Continuously increasing analytical capabilities have led to a substantial upsurge of human biomonitoring (HBM). Several national and international programmes have been running or are in progress. A well-managed and highly influential HBM programme is the National Health and Nutrition Examination Survey (NHANES) in the USA. In this programme, a single urine and blood sample is collected from a sample of the USA population and analysed for a wide range of substances. In the EU, the GerES (German Environmental Survey) has followed a similar approach for the German population. Currently, the COPHES (Consortium to Perform Human biomonitoring on a European Scale) is being rolled out in 25 EU Member States with a similar setup, but with a focus on mother-child pairs. The feasibility of the COPHES programme is currently tested in the DEMOCOPHES programme.
The general aim of these HBM programmes is the collection of data on human exposure to chemicals. One of the underlying hypotheses of these extensive HBM programmes is that a single sample of blood or urine can be considered to be representative for the general exposure situation. In many instances, the HBM results of these surveys are correlated with disease occurrence to explore potential associations between exposure to a chemical and the prevalence of disease. These correlations are only valid though if the single human sample reflects exposure over a longer period, within the time frame relevant for the induction of the disease outcome. However, the representativeness of single samples to assess (average) exposure is lacking.
The objective of the project is to investigate the representativeness of single blood or urine specimens for a longer exposure period. This information can, for example, be obtained from multiple HBM data collected from the same individuals over a longer time span. Alternatively, this information can be predicted using toxicokinetic models and subsequently validated in field studies or using historical data. If a single sample is indeed representative, the within subject variation should be small in relation to the between subject variation.

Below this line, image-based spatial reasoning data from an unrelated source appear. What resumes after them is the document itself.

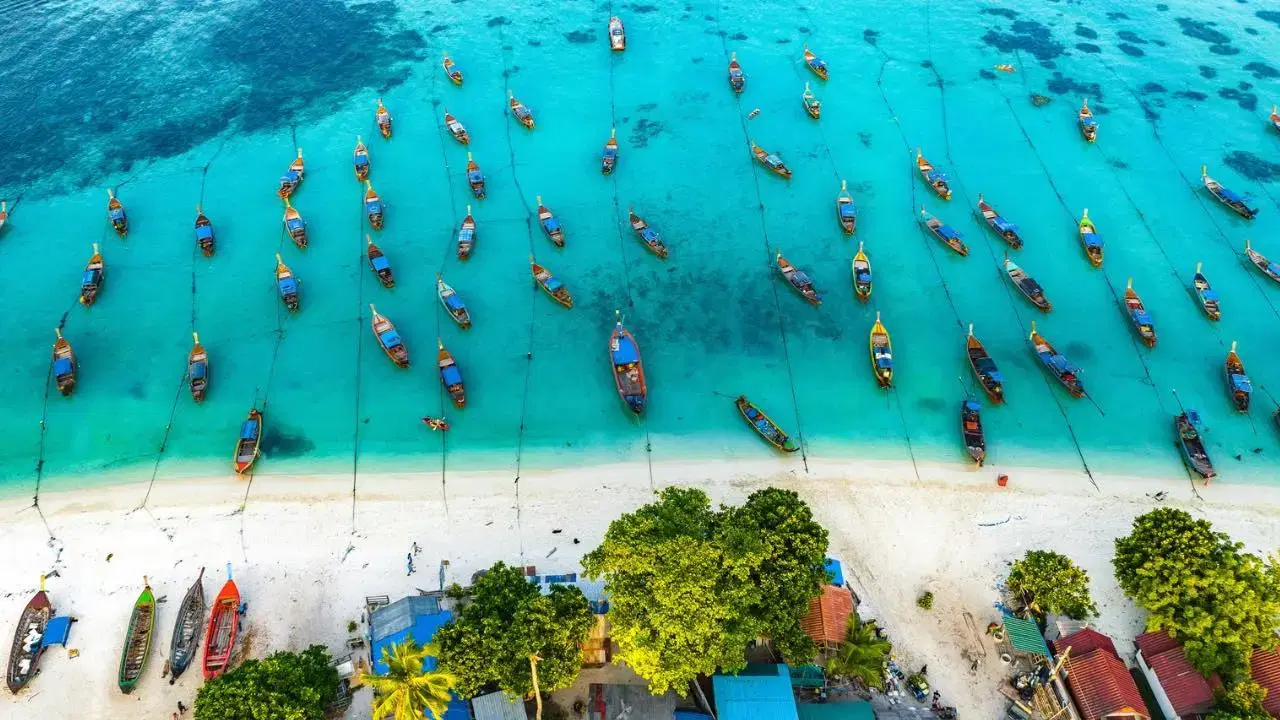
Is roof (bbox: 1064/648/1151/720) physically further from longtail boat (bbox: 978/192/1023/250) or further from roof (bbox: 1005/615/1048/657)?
longtail boat (bbox: 978/192/1023/250)

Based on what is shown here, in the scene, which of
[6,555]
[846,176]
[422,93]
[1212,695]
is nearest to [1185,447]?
[1212,695]

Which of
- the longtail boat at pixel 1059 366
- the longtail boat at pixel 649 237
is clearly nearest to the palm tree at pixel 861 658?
the longtail boat at pixel 1059 366

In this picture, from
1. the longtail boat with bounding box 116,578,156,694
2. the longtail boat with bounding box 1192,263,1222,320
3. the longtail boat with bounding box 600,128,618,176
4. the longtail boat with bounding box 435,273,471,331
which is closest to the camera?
the longtail boat with bounding box 116,578,156,694

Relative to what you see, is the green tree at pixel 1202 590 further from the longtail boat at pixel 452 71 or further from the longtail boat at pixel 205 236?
the longtail boat at pixel 452 71

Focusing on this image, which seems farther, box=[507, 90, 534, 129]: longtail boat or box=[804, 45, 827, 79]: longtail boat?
box=[804, 45, 827, 79]: longtail boat

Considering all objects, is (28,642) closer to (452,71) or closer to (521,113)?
(521,113)

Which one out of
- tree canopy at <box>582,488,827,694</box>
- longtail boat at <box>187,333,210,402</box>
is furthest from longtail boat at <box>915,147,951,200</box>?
longtail boat at <box>187,333,210,402</box>
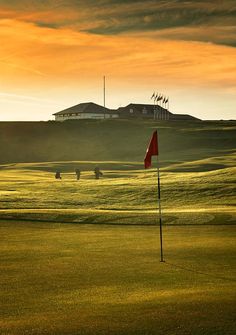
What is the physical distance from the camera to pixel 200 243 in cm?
2705

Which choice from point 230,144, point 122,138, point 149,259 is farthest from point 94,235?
point 122,138

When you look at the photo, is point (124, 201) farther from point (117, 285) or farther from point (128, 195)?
point (117, 285)

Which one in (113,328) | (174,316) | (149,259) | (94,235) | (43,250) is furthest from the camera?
(94,235)

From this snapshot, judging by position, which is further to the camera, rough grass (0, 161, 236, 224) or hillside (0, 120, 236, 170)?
hillside (0, 120, 236, 170)

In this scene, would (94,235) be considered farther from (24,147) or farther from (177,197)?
(24,147)

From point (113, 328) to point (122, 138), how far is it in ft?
576

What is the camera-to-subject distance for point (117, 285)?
59.3ft

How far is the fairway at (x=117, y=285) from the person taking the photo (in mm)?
14055

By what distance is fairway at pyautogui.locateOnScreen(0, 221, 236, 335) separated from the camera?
1405 centimetres

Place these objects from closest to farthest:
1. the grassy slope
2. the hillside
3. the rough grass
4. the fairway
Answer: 1. the fairway
2. the rough grass
3. the grassy slope
4. the hillside

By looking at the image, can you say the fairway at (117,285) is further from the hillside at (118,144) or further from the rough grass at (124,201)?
the hillside at (118,144)

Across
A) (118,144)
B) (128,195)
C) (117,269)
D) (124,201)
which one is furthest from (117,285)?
(118,144)

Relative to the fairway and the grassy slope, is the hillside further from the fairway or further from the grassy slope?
the fairway

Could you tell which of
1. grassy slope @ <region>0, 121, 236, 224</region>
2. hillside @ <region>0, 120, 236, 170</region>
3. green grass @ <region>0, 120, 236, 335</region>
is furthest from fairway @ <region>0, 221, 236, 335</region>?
hillside @ <region>0, 120, 236, 170</region>
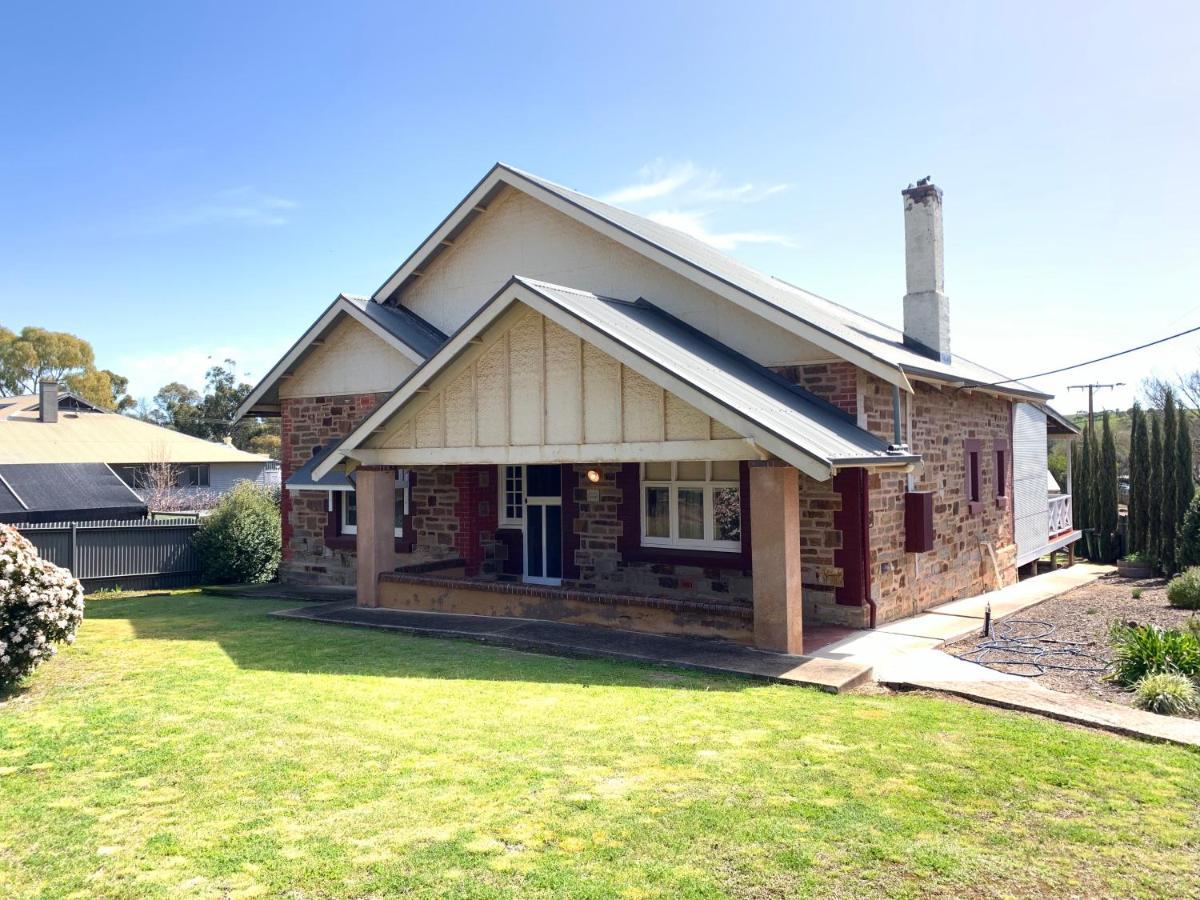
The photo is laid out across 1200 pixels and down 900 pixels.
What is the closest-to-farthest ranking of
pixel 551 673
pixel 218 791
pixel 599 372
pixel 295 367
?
pixel 218 791, pixel 551 673, pixel 599 372, pixel 295 367

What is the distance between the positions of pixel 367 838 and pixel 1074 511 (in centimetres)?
2874

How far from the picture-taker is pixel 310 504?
18.5 m

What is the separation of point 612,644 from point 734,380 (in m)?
3.64

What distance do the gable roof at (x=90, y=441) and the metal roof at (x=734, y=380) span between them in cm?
3183

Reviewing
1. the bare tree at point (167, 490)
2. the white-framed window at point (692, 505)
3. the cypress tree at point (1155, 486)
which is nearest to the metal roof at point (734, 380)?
the white-framed window at point (692, 505)

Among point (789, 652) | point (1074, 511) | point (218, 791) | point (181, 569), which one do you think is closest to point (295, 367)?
point (181, 569)

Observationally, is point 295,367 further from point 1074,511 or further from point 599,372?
point 1074,511

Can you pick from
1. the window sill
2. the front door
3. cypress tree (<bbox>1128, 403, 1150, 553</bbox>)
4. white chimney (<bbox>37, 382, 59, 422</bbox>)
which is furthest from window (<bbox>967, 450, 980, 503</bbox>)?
white chimney (<bbox>37, 382, 59, 422</bbox>)

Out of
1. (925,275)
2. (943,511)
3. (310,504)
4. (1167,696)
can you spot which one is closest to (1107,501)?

It is anticipated that this project will be conducted in a structured manner to ensure regular delivery and review against milestones. It is expected that modelled data are appropriately validated and an applicability domain is well defined. It is also encouraged that the modelled results are verified using existing or newly generated HBM data on relevant synthetic chemicals (to be determined).
It is encouraged that the results will be published in the peer-reviewed literature, ideally following a process that involves stakeholder discussion and presentation at a suitable scientific conference(s).
The principal investigator will be required to submit a progress report at six-monthly intervals and a detailed review of the results at the end of the project. It is expected that the results will be published in peer-reviewed journals, and the investigators are encouraged to present their preliminary findings at appropriate scientific meetings.